**Prompt A**:
Rewrite the part of the Tamilla Shiraliyeva biography starting with "Tamilla Shiraliyeva (born" and going on through "Order in 2006.", replacing "ballet master" with "dance master".
**Prompt B**:
According to the Tamilla Shiraliyeva biography, in what year did she graduate from the Baku Choreographic College?
**Prompt C**:
Proceed with the biography of Tamilla Shiraliyeva, picking up right after its final sentence.

Tamilla Shiraliyeva (born December 8, 1946) is an Azerbaijani actress and ballet master. She was named the People's Artist of the Azerbaijan Soviet Socialist Republic in 1978. Shiraliyeva was also a recipient of the USSR State Prize in 1980 and a Shohrat Order in 2006.

Biography
Shiraliyeva was born on December 8, 1946 in Baku, Azerbaijan SSR. She graduated from the Baku Choreographic College in 1964. She later attended the Moscow State Academy of Choreography in 1968.

Career
Shiralieyeva began her career as a soloist in 1964 for the ballet troupe of the Azerbaijan State Academic Opera and Ballet Theater, performing in several pieces including Ashraf Abbasov's Chernushka and Fikret Amirov's One Thousand and One Nights. She retired from ballet dancing in 1989; she became a teacher and choreographer the following year.

In 2001, Shiralieyeva was the producer-choreographer in the revival of Tofig Bakikhanov's Caspian Ballad at the Azerbaijan State Academic Opera and Ballet Theater, which premiered on November 4, 2001.

She has directed, choreographed, or managed several pieces including Tofig Bakikhanov's Good and Evil, and Joseph Mazilier's Paquita. On July 13, 2007, Shiralieyeva directed in a special showing of Agshin Alizadeh's Tour of the Caucuses to celebrate his 70th birthday. She also choreographed a ballet based upon Niyazi's Rast for the Silk Road Music Festival in July 2014.

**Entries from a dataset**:
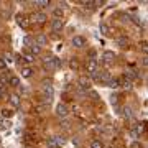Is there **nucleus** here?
Listing matches in <instances>:
<instances>
[{
  "instance_id": "3",
  "label": "nucleus",
  "mask_w": 148,
  "mask_h": 148,
  "mask_svg": "<svg viewBox=\"0 0 148 148\" xmlns=\"http://www.w3.org/2000/svg\"><path fill=\"white\" fill-rule=\"evenodd\" d=\"M46 20H48V16L45 12H36V13L32 15V21H36V23H45Z\"/></svg>"
},
{
  "instance_id": "34",
  "label": "nucleus",
  "mask_w": 148,
  "mask_h": 148,
  "mask_svg": "<svg viewBox=\"0 0 148 148\" xmlns=\"http://www.w3.org/2000/svg\"><path fill=\"white\" fill-rule=\"evenodd\" d=\"M130 148H140V145H138V142H133L132 145H130Z\"/></svg>"
},
{
  "instance_id": "6",
  "label": "nucleus",
  "mask_w": 148,
  "mask_h": 148,
  "mask_svg": "<svg viewBox=\"0 0 148 148\" xmlns=\"http://www.w3.org/2000/svg\"><path fill=\"white\" fill-rule=\"evenodd\" d=\"M77 84H79L81 89H84V90L90 89V81L87 79V76H81L79 81H77Z\"/></svg>"
},
{
  "instance_id": "12",
  "label": "nucleus",
  "mask_w": 148,
  "mask_h": 148,
  "mask_svg": "<svg viewBox=\"0 0 148 148\" xmlns=\"http://www.w3.org/2000/svg\"><path fill=\"white\" fill-rule=\"evenodd\" d=\"M8 101H10V104L13 107H18L20 106V95L18 94H10L8 95Z\"/></svg>"
},
{
  "instance_id": "25",
  "label": "nucleus",
  "mask_w": 148,
  "mask_h": 148,
  "mask_svg": "<svg viewBox=\"0 0 148 148\" xmlns=\"http://www.w3.org/2000/svg\"><path fill=\"white\" fill-rule=\"evenodd\" d=\"M23 59L28 61V63H33V61H35V56H33L32 53H25V54H23Z\"/></svg>"
},
{
  "instance_id": "33",
  "label": "nucleus",
  "mask_w": 148,
  "mask_h": 148,
  "mask_svg": "<svg viewBox=\"0 0 148 148\" xmlns=\"http://www.w3.org/2000/svg\"><path fill=\"white\" fill-rule=\"evenodd\" d=\"M5 66H7V63L3 61V59H0V69H3Z\"/></svg>"
},
{
  "instance_id": "7",
  "label": "nucleus",
  "mask_w": 148,
  "mask_h": 148,
  "mask_svg": "<svg viewBox=\"0 0 148 148\" xmlns=\"http://www.w3.org/2000/svg\"><path fill=\"white\" fill-rule=\"evenodd\" d=\"M71 43H73L74 48H84V46H86V40H84L82 36H74Z\"/></svg>"
},
{
  "instance_id": "26",
  "label": "nucleus",
  "mask_w": 148,
  "mask_h": 148,
  "mask_svg": "<svg viewBox=\"0 0 148 148\" xmlns=\"http://www.w3.org/2000/svg\"><path fill=\"white\" fill-rule=\"evenodd\" d=\"M123 117H125V119H132V109H130V107H125V109H123Z\"/></svg>"
},
{
  "instance_id": "1",
  "label": "nucleus",
  "mask_w": 148,
  "mask_h": 148,
  "mask_svg": "<svg viewBox=\"0 0 148 148\" xmlns=\"http://www.w3.org/2000/svg\"><path fill=\"white\" fill-rule=\"evenodd\" d=\"M43 66L46 69H49V71H54V69H58L61 66V61L58 58H46L43 59Z\"/></svg>"
},
{
  "instance_id": "13",
  "label": "nucleus",
  "mask_w": 148,
  "mask_h": 148,
  "mask_svg": "<svg viewBox=\"0 0 148 148\" xmlns=\"http://www.w3.org/2000/svg\"><path fill=\"white\" fill-rule=\"evenodd\" d=\"M16 25H18V27H21L23 30H25V28H28L27 18H25V16H21V15H18V16H16Z\"/></svg>"
},
{
  "instance_id": "17",
  "label": "nucleus",
  "mask_w": 148,
  "mask_h": 148,
  "mask_svg": "<svg viewBox=\"0 0 148 148\" xmlns=\"http://www.w3.org/2000/svg\"><path fill=\"white\" fill-rule=\"evenodd\" d=\"M48 43V38L45 36V35H38L36 36V45H40V46H45Z\"/></svg>"
},
{
  "instance_id": "31",
  "label": "nucleus",
  "mask_w": 148,
  "mask_h": 148,
  "mask_svg": "<svg viewBox=\"0 0 148 148\" xmlns=\"http://www.w3.org/2000/svg\"><path fill=\"white\" fill-rule=\"evenodd\" d=\"M142 64L148 68V56H143V58H142Z\"/></svg>"
},
{
  "instance_id": "2",
  "label": "nucleus",
  "mask_w": 148,
  "mask_h": 148,
  "mask_svg": "<svg viewBox=\"0 0 148 148\" xmlns=\"http://www.w3.org/2000/svg\"><path fill=\"white\" fill-rule=\"evenodd\" d=\"M43 92H45V95H46V101L49 102L51 99H53V86L49 84V82H43Z\"/></svg>"
},
{
  "instance_id": "32",
  "label": "nucleus",
  "mask_w": 148,
  "mask_h": 148,
  "mask_svg": "<svg viewBox=\"0 0 148 148\" xmlns=\"http://www.w3.org/2000/svg\"><path fill=\"white\" fill-rule=\"evenodd\" d=\"M3 61H5V63H12V54H5Z\"/></svg>"
},
{
  "instance_id": "36",
  "label": "nucleus",
  "mask_w": 148,
  "mask_h": 148,
  "mask_svg": "<svg viewBox=\"0 0 148 148\" xmlns=\"http://www.w3.org/2000/svg\"><path fill=\"white\" fill-rule=\"evenodd\" d=\"M147 148H148V145H147Z\"/></svg>"
},
{
  "instance_id": "11",
  "label": "nucleus",
  "mask_w": 148,
  "mask_h": 148,
  "mask_svg": "<svg viewBox=\"0 0 148 148\" xmlns=\"http://www.w3.org/2000/svg\"><path fill=\"white\" fill-rule=\"evenodd\" d=\"M123 76H125V79H128V81H135L137 79V71H133V69H125Z\"/></svg>"
},
{
  "instance_id": "30",
  "label": "nucleus",
  "mask_w": 148,
  "mask_h": 148,
  "mask_svg": "<svg viewBox=\"0 0 148 148\" xmlns=\"http://www.w3.org/2000/svg\"><path fill=\"white\" fill-rule=\"evenodd\" d=\"M142 53L145 54V56H148V43H143L142 45Z\"/></svg>"
},
{
  "instance_id": "29",
  "label": "nucleus",
  "mask_w": 148,
  "mask_h": 148,
  "mask_svg": "<svg viewBox=\"0 0 148 148\" xmlns=\"http://www.w3.org/2000/svg\"><path fill=\"white\" fill-rule=\"evenodd\" d=\"M2 115H3V117H12V115H13V112L8 110V109H3V110H2Z\"/></svg>"
},
{
  "instance_id": "28",
  "label": "nucleus",
  "mask_w": 148,
  "mask_h": 148,
  "mask_svg": "<svg viewBox=\"0 0 148 148\" xmlns=\"http://www.w3.org/2000/svg\"><path fill=\"white\" fill-rule=\"evenodd\" d=\"M117 43H119V45H120L122 48H125L128 41H127V38H119V40H117Z\"/></svg>"
},
{
  "instance_id": "10",
  "label": "nucleus",
  "mask_w": 148,
  "mask_h": 148,
  "mask_svg": "<svg viewBox=\"0 0 148 148\" xmlns=\"http://www.w3.org/2000/svg\"><path fill=\"white\" fill-rule=\"evenodd\" d=\"M119 82H120V87L122 89H125V90H130L133 87V84H132V81H128V79H119Z\"/></svg>"
},
{
  "instance_id": "16",
  "label": "nucleus",
  "mask_w": 148,
  "mask_h": 148,
  "mask_svg": "<svg viewBox=\"0 0 148 148\" xmlns=\"http://www.w3.org/2000/svg\"><path fill=\"white\" fill-rule=\"evenodd\" d=\"M107 87H110V89H119L120 87V82H119V79H110L109 82H107Z\"/></svg>"
},
{
  "instance_id": "27",
  "label": "nucleus",
  "mask_w": 148,
  "mask_h": 148,
  "mask_svg": "<svg viewBox=\"0 0 148 148\" xmlns=\"http://www.w3.org/2000/svg\"><path fill=\"white\" fill-rule=\"evenodd\" d=\"M54 140H56V143H58V147L64 145V142H66V140H64V137H59V135H56V137H54Z\"/></svg>"
},
{
  "instance_id": "15",
  "label": "nucleus",
  "mask_w": 148,
  "mask_h": 148,
  "mask_svg": "<svg viewBox=\"0 0 148 148\" xmlns=\"http://www.w3.org/2000/svg\"><path fill=\"white\" fill-rule=\"evenodd\" d=\"M8 86H12V87H20V77L12 76L10 79H8Z\"/></svg>"
},
{
  "instance_id": "19",
  "label": "nucleus",
  "mask_w": 148,
  "mask_h": 148,
  "mask_svg": "<svg viewBox=\"0 0 148 148\" xmlns=\"http://www.w3.org/2000/svg\"><path fill=\"white\" fill-rule=\"evenodd\" d=\"M36 7H40V8H45V7L49 5V0H36V2H33Z\"/></svg>"
},
{
  "instance_id": "21",
  "label": "nucleus",
  "mask_w": 148,
  "mask_h": 148,
  "mask_svg": "<svg viewBox=\"0 0 148 148\" xmlns=\"http://www.w3.org/2000/svg\"><path fill=\"white\" fill-rule=\"evenodd\" d=\"M90 148H104V143H102L101 140H97V138H95V140L90 142Z\"/></svg>"
},
{
  "instance_id": "4",
  "label": "nucleus",
  "mask_w": 148,
  "mask_h": 148,
  "mask_svg": "<svg viewBox=\"0 0 148 148\" xmlns=\"http://www.w3.org/2000/svg\"><path fill=\"white\" fill-rule=\"evenodd\" d=\"M68 114H69V110H68V106H66V104H59V106L56 107V115H58V117L64 119Z\"/></svg>"
},
{
  "instance_id": "24",
  "label": "nucleus",
  "mask_w": 148,
  "mask_h": 148,
  "mask_svg": "<svg viewBox=\"0 0 148 148\" xmlns=\"http://www.w3.org/2000/svg\"><path fill=\"white\" fill-rule=\"evenodd\" d=\"M99 30H101L102 35H109V27H107L106 23H101V25H99Z\"/></svg>"
},
{
  "instance_id": "23",
  "label": "nucleus",
  "mask_w": 148,
  "mask_h": 148,
  "mask_svg": "<svg viewBox=\"0 0 148 148\" xmlns=\"http://www.w3.org/2000/svg\"><path fill=\"white\" fill-rule=\"evenodd\" d=\"M21 76H23V77H32V69L30 68H23L21 69Z\"/></svg>"
},
{
  "instance_id": "9",
  "label": "nucleus",
  "mask_w": 148,
  "mask_h": 148,
  "mask_svg": "<svg viewBox=\"0 0 148 148\" xmlns=\"http://www.w3.org/2000/svg\"><path fill=\"white\" fill-rule=\"evenodd\" d=\"M102 59H104V63H112L115 59V54H114V51H104Z\"/></svg>"
},
{
  "instance_id": "22",
  "label": "nucleus",
  "mask_w": 148,
  "mask_h": 148,
  "mask_svg": "<svg viewBox=\"0 0 148 148\" xmlns=\"http://www.w3.org/2000/svg\"><path fill=\"white\" fill-rule=\"evenodd\" d=\"M69 66H71V69H74V71H77V69H79V63H77V59H71V61H69Z\"/></svg>"
},
{
  "instance_id": "35",
  "label": "nucleus",
  "mask_w": 148,
  "mask_h": 148,
  "mask_svg": "<svg viewBox=\"0 0 148 148\" xmlns=\"http://www.w3.org/2000/svg\"><path fill=\"white\" fill-rule=\"evenodd\" d=\"M2 95H3V87H0V99H2Z\"/></svg>"
},
{
  "instance_id": "18",
  "label": "nucleus",
  "mask_w": 148,
  "mask_h": 148,
  "mask_svg": "<svg viewBox=\"0 0 148 148\" xmlns=\"http://www.w3.org/2000/svg\"><path fill=\"white\" fill-rule=\"evenodd\" d=\"M46 147H48V148H59L58 143H56V140H54V137H49V138L46 140Z\"/></svg>"
},
{
  "instance_id": "20",
  "label": "nucleus",
  "mask_w": 148,
  "mask_h": 148,
  "mask_svg": "<svg viewBox=\"0 0 148 148\" xmlns=\"http://www.w3.org/2000/svg\"><path fill=\"white\" fill-rule=\"evenodd\" d=\"M63 8H59V7H56V8H53V15L54 18H63Z\"/></svg>"
},
{
  "instance_id": "8",
  "label": "nucleus",
  "mask_w": 148,
  "mask_h": 148,
  "mask_svg": "<svg viewBox=\"0 0 148 148\" xmlns=\"http://www.w3.org/2000/svg\"><path fill=\"white\" fill-rule=\"evenodd\" d=\"M86 69H87V73L94 74L95 71H97V61H95V59H89L87 64H86Z\"/></svg>"
},
{
  "instance_id": "14",
  "label": "nucleus",
  "mask_w": 148,
  "mask_h": 148,
  "mask_svg": "<svg viewBox=\"0 0 148 148\" xmlns=\"http://www.w3.org/2000/svg\"><path fill=\"white\" fill-rule=\"evenodd\" d=\"M30 53H32L33 56H38V54L41 53V46H40V45H36V43H32V48H30Z\"/></svg>"
},
{
  "instance_id": "5",
  "label": "nucleus",
  "mask_w": 148,
  "mask_h": 148,
  "mask_svg": "<svg viewBox=\"0 0 148 148\" xmlns=\"http://www.w3.org/2000/svg\"><path fill=\"white\" fill-rule=\"evenodd\" d=\"M63 27H64L63 18H54V20L51 21V30H53V32H61Z\"/></svg>"
}]
</instances>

**Final result A**:
Tamilla Shiraliyeva (born December 8, 1946) is an Azerbaijani actress and dance master. She was named the People's Artist of the Azerbaijan Soviet Socialist Republic in 1978. Shiraliyeva was also a recipient of the USSR State Prize in 1980 and a Shohrat Order in 2006.

**Final result B**:
She graduated from the Baku Choreographic College in 1964.

**Final result C**:
Awards
Shiraliyeva was named a Meritorious Artist of the Azerbaijan SSR in 1970. In 1978, she was titled the People's Artist of the Azerbaijan Soviet Socialist Republic. Shiraliyeva also received the USSR State Prize in 1980 for her role as Scheherazade in One Thousand and One Nights.

In 2006, Azerbaijani president Ilham Aliyev thanked Shiraliyeva for her contributions to ballet and awarded her with a Shohrat Order. She also received an honorary diploma from the Baku Choreographic Academy for her work at the academy.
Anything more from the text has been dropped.